充分な議論もなく、政治力によって生活保護法改正が強行される動きはないだろうか? 現行生活保護制度の何が問題なのであろうか? そして改正案は、それらの問題点を解決するであろうか?
生活保護法改正案
ふたたび国会での審議へ
2013年10月15日、第185回臨時国会が開会された。同日、「生活保護法の一部を改正する法案」「生活困窮者自立支援法案」が閣議決定された。ちなみにこの日、「持続可能な社会保障制度の確立を図るための改革の推進に関する法律案」も閣議決定されている。筆者は本連載で一貫して、生活保護制度を社会保障の最も重要な一部・社会保障の基盤と考える立場に立っている。引き続き、この立場から、生活保護法改正にまつわる動きに注目していきたい。
まず、今回の生活保護法改正案につながる動きを整理してみよう。
・2011年4月
社会保障審議会・生活保護基準部会(基準部会)、第1回が開催される(現在も継続中)。
2012年に予定されていた、5年に1回の基準見直しのため。
・2012年3月
自民党内に「生活保護に関するプロジェクトチーム」(座長・世耕弘成参議院議員)が設置される。
・2012年4月
お笑い芸人・河本準一氏の母親が生活保護を受給していたことをきっかけとして報道が過熱。

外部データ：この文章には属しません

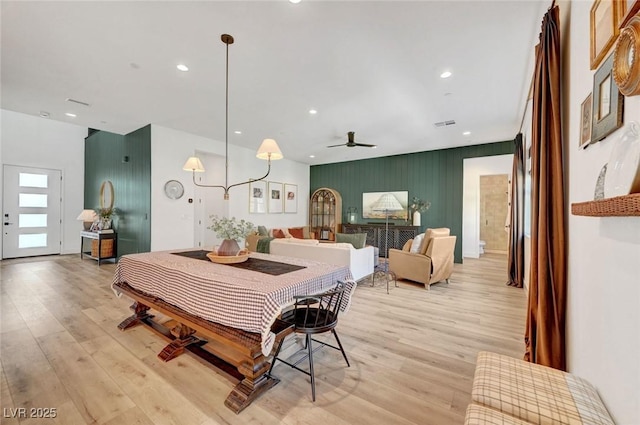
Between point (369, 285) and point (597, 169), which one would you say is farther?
point (369, 285)

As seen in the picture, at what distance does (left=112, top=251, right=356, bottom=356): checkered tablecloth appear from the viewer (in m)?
1.69

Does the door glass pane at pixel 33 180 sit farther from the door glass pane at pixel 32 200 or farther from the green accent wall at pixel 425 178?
the green accent wall at pixel 425 178

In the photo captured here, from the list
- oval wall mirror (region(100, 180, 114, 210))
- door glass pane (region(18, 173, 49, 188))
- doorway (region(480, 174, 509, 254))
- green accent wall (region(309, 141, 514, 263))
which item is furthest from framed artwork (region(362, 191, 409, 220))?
door glass pane (region(18, 173, 49, 188))

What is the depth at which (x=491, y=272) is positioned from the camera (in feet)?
18.7

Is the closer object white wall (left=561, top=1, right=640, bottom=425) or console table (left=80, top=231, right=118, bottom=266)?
white wall (left=561, top=1, right=640, bottom=425)

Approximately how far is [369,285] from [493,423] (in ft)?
11.9

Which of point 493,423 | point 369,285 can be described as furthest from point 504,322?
point 493,423

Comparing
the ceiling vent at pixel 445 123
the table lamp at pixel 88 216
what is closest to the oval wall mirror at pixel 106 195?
the table lamp at pixel 88 216

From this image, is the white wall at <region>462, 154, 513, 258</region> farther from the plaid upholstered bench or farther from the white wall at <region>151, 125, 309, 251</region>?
the plaid upholstered bench

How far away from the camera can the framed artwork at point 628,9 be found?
2.98 feet

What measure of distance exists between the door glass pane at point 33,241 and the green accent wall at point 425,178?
828 cm

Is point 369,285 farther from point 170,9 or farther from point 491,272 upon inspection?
point 170,9

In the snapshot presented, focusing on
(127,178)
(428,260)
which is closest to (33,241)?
(127,178)

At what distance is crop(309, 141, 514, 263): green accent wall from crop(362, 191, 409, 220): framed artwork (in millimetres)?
129
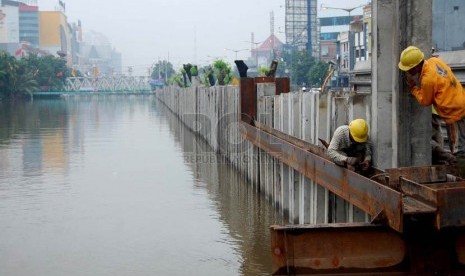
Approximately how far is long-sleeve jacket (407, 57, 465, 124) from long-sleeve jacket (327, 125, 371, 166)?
1054 millimetres

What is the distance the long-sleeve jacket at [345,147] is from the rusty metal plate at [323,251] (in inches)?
92.9

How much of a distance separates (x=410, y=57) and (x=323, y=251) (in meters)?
2.64

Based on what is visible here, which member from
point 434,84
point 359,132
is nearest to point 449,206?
point 434,84

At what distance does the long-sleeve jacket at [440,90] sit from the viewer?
7.99 m

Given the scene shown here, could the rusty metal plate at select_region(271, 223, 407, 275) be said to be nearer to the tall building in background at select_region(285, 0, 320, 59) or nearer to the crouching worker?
the crouching worker

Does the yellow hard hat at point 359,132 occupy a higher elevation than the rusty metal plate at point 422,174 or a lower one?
higher

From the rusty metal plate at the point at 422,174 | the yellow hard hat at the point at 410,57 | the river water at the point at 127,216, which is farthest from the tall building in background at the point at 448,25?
the rusty metal plate at the point at 422,174

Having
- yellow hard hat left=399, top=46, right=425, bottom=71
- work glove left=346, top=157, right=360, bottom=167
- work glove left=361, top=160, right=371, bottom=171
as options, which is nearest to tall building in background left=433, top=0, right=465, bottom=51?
work glove left=361, top=160, right=371, bottom=171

社会保障審議会・生活困窮者の生活支援の在り方に関する特別部会(特別部会)、第1回が開催される。
・2012年8月
「社会保障と税の一体改革」に関する一連の法案が成立(参考:「生活保護のリアル」第11回、「生活保護のリアル・政策ウォッチ編」第1回)。
新仕分けで生活保護基準引き下げが議論される(「生活保護のリアル・政策ウォッチ編」第3回)。
社会保障制度改革国民会議が設置される。
・2012年12月
衆議院選挙。自民党が単独過半数に(「生活保護のリアル・政策ウォッチ編」第7回)。
・2013年1月
基準部会・特別部会の報告書が公開される(「生活保護のリアル・政策ウォッチ編」第11回、同第12回)。特別部会は解散。
直後、厚労省が資料「生活保護制度の見直しについて」を公開(基準部会報告書とはほぼ無関係)(「生活保護のリアル・政策ウォッチ編」第13回)。
・2013年2月
大阪府「淀川生活と健康を守る会(淀川生健会)」事務所に対し、大阪府警が家宅捜索を行う。
・2013年3月
厚生労働省社会・援護局関係主管課長会議が開催される(「生活保護のリアル・政策ウォッチ編」第20回)。
生活保護基準の引き下げ方針などが明確に。
・2013年4月
大阪府の障害者が車を保有したまま生活保護を受給することに対し、「合法」との地裁判決(参考:産経ニュース)。
・2013年5月
生活保護基準の引き下げを含む2013年度予算が成立。
国連社会権規約委員会より日本に対し、生活保護制度を利用しやすくする・申請者の尊厳を損なわない・スティグマ軽減のため社会教育を行うように勧告が行われる。
生活保護法改正案・生活困窮者自立支援法案が国会に提出される(「生活保護のリアル・政策ウォッチ編」第24回など)。
特別部会の議論は、生活困窮者自立支援法案にほとんど盛り込まれていない。
・2013年6月
生活保護法改正案・生活困窮者自立支援法案が、参院で審議されたものの廃案に(「生活保護のリアル・政策ウォッチ編」第31回)。
・2013年7月
参議院選挙。自民党・公明党が過半数に。
・2013年8月
生活保護基準(生活扶助)の引き下げが実施される(「生活保護のリアル・政策ウォッチ編」第34回)。
社会保障制度改革国民会議、報告書を公開、解散。
・2013年9月
「全大阪生活と健康を守る会連合会(大生連)」事務所・淀川生健会事務所に対し、会員の生活保護法違反を理由とした家宅捜査が行われる(「生活保護のリアル・政策ウォッチ編」第41回)。
生活保護基準引き下げに対し、生活保護当事者たちによる全国一斉審査請求が行われる(「生活保護のリアル・政策ウォッチ編」第40回)。
一斉審査請求に参加した生活保護当事者は、合計で1万名を越える。
・2013年10月
基準部会が再開。生活扶助以外の扶助の引き下げを検討開始。
東京の「全国生活と健康を守る会連合会(全生連)」、大生連、淀川生健会に対して家宅捜索が行われる。容疑は淀川生健会会員の生活保護法違反。
生活保護法改正案・生活困窮者自立支援法案が閣議決定され、参院先議となり参院へ。
とにもかくにも、政府は社会保障削減に向けて動いている。突破口として、いかなる手段を用いてでも生活保護を切り崩そうとしている。その図式が、明々白々と見えてこないだろうか?